The Social Engineering Framework

The Social Engineering Framework is a searchable information resource for people wishing to learn more about the psychological, physical and historical aspects of social engineering. Please use the index below to find a topic that interests you.

Framework Sections

Section Articles

Customer Service

Help desk/customer service personnel are some of an organization’s most vulnerable staff members since their job is to provide “help” in a friendly and polite manner.

Phone

Attackers will usually obtain the needed phone numbers from an organization’s website in addition to any specific routing emails used for customer support. Attackers may call from a spoofed, blocked, or private phone number. An attacker posing as a customer can usually cull enough information from social media and other sites in order to answer simple security questions. The attacker could also ask for a password reset or try to change something on a customer’s account in order to have access to it themselves.

Chris Hadnagy, CEO and Michele Fincher, COO of Social-Engineer, LLC  demonstrate how easy this attack vector is to implement.

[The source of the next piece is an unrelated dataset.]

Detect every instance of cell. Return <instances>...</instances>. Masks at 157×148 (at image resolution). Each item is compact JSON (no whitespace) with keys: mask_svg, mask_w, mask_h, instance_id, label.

“Watch as Michele Fincher, COO of Social-Engineer, LLC pwns the identity of CBC News’ Asha Tomilson live at DEF CON 24”

Email

Opening an email attachment from an unknown recipient is never a good security decision. For the helpdesk/customer service representative, however, it may be a necessary part of their job in providing customer support. The attachment may be just an innocent screenshot documenting order or transaction details. However, there is the possibility that a social engineering attack is in progress; and lurking in the attachment is malware.

Recent Example

In November, 2016, Proofpoint reported that they were monitoring a malware-ridden phishing campaign that targeted customer service staff. As reported on by Proofpoint, “the personalized subject lines of the emails used references to issues with supposed purchases on the company’s website and were targeted at individuals who may be able to provide support for those issues. The lures also suggested that the attached document contained detailed information about the issue.”

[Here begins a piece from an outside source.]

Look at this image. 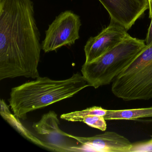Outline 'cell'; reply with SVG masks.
<instances>
[{"label":"cell","mask_w":152,"mask_h":152,"mask_svg":"<svg viewBox=\"0 0 152 152\" xmlns=\"http://www.w3.org/2000/svg\"><path fill=\"white\" fill-rule=\"evenodd\" d=\"M139 148L142 147L143 148H147V151L148 150V148H152V139L150 140L147 141L146 142H143V143H140V145H138Z\"/></svg>","instance_id":"cell-13"},{"label":"cell","mask_w":152,"mask_h":152,"mask_svg":"<svg viewBox=\"0 0 152 152\" xmlns=\"http://www.w3.org/2000/svg\"><path fill=\"white\" fill-rule=\"evenodd\" d=\"M152 44V18H151V23L148 31L147 34L146 38V45L147 46Z\"/></svg>","instance_id":"cell-12"},{"label":"cell","mask_w":152,"mask_h":152,"mask_svg":"<svg viewBox=\"0 0 152 152\" xmlns=\"http://www.w3.org/2000/svg\"><path fill=\"white\" fill-rule=\"evenodd\" d=\"M82 24L80 16L71 10H66L56 18L45 31L42 42L45 53L56 51L64 46H71L80 39Z\"/></svg>","instance_id":"cell-5"},{"label":"cell","mask_w":152,"mask_h":152,"mask_svg":"<svg viewBox=\"0 0 152 152\" xmlns=\"http://www.w3.org/2000/svg\"><path fill=\"white\" fill-rule=\"evenodd\" d=\"M143 40L130 35L122 42L90 63L82 66V75L90 87L108 85L146 48Z\"/></svg>","instance_id":"cell-3"},{"label":"cell","mask_w":152,"mask_h":152,"mask_svg":"<svg viewBox=\"0 0 152 152\" xmlns=\"http://www.w3.org/2000/svg\"><path fill=\"white\" fill-rule=\"evenodd\" d=\"M149 5V18L151 19L152 18V0H148Z\"/></svg>","instance_id":"cell-14"},{"label":"cell","mask_w":152,"mask_h":152,"mask_svg":"<svg viewBox=\"0 0 152 152\" xmlns=\"http://www.w3.org/2000/svg\"><path fill=\"white\" fill-rule=\"evenodd\" d=\"M115 96L125 101L152 98V60L129 77H116L111 87Z\"/></svg>","instance_id":"cell-6"},{"label":"cell","mask_w":152,"mask_h":152,"mask_svg":"<svg viewBox=\"0 0 152 152\" xmlns=\"http://www.w3.org/2000/svg\"><path fill=\"white\" fill-rule=\"evenodd\" d=\"M60 124L58 115L50 111L33 124L34 134L42 142L44 148L58 152L85 151L82 144L60 129Z\"/></svg>","instance_id":"cell-4"},{"label":"cell","mask_w":152,"mask_h":152,"mask_svg":"<svg viewBox=\"0 0 152 152\" xmlns=\"http://www.w3.org/2000/svg\"><path fill=\"white\" fill-rule=\"evenodd\" d=\"M88 87L79 72L63 80L39 76L35 80L12 88L9 102L16 117L24 120L28 113L72 97Z\"/></svg>","instance_id":"cell-2"},{"label":"cell","mask_w":152,"mask_h":152,"mask_svg":"<svg viewBox=\"0 0 152 152\" xmlns=\"http://www.w3.org/2000/svg\"><path fill=\"white\" fill-rule=\"evenodd\" d=\"M40 39L32 0H0V80L39 76Z\"/></svg>","instance_id":"cell-1"},{"label":"cell","mask_w":152,"mask_h":152,"mask_svg":"<svg viewBox=\"0 0 152 152\" xmlns=\"http://www.w3.org/2000/svg\"><path fill=\"white\" fill-rule=\"evenodd\" d=\"M77 122H83L90 127L104 131L107 129L106 120L103 116L86 115L78 119Z\"/></svg>","instance_id":"cell-11"},{"label":"cell","mask_w":152,"mask_h":152,"mask_svg":"<svg viewBox=\"0 0 152 152\" xmlns=\"http://www.w3.org/2000/svg\"><path fill=\"white\" fill-rule=\"evenodd\" d=\"M84 147L104 152H132L133 145L125 137L114 132H106L91 137H81L70 134Z\"/></svg>","instance_id":"cell-9"},{"label":"cell","mask_w":152,"mask_h":152,"mask_svg":"<svg viewBox=\"0 0 152 152\" xmlns=\"http://www.w3.org/2000/svg\"><path fill=\"white\" fill-rule=\"evenodd\" d=\"M152 117V107L124 110H107L106 120H136Z\"/></svg>","instance_id":"cell-10"},{"label":"cell","mask_w":152,"mask_h":152,"mask_svg":"<svg viewBox=\"0 0 152 152\" xmlns=\"http://www.w3.org/2000/svg\"><path fill=\"white\" fill-rule=\"evenodd\" d=\"M138 121L143 122H152V119H138L136 120Z\"/></svg>","instance_id":"cell-15"},{"label":"cell","mask_w":152,"mask_h":152,"mask_svg":"<svg viewBox=\"0 0 152 152\" xmlns=\"http://www.w3.org/2000/svg\"><path fill=\"white\" fill-rule=\"evenodd\" d=\"M114 22L129 30L149 8L148 0H99Z\"/></svg>","instance_id":"cell-8"},{"label":"cell","mask_w":152,"mask_h":152,"mask_svg":"<svg viewBox=\"0 0 152 152\" xmlns=\"http://www.w3.org/2000/svg\"><path fill=\"white\" fill-rule=\"evenodd\" d=\"M130 36L124 27L111 22L97 35L91 37L84 46L85 63L93 62L116 47Z\"/></svg>","instance_id":"cell-7"}]
</instances>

Figure 2: Example email used to deliver the macro-laden document - Proofpoint

Figure 2: Example email used to deliver the macro-laden document – Proofpoint

Conclusion

Security education can help service representatives to politely do their job without compromising actual customers or company data. Helpdesk/customer service personnel need to have it reinforced that not only is it okay to say “no”, it is often the wisest choice.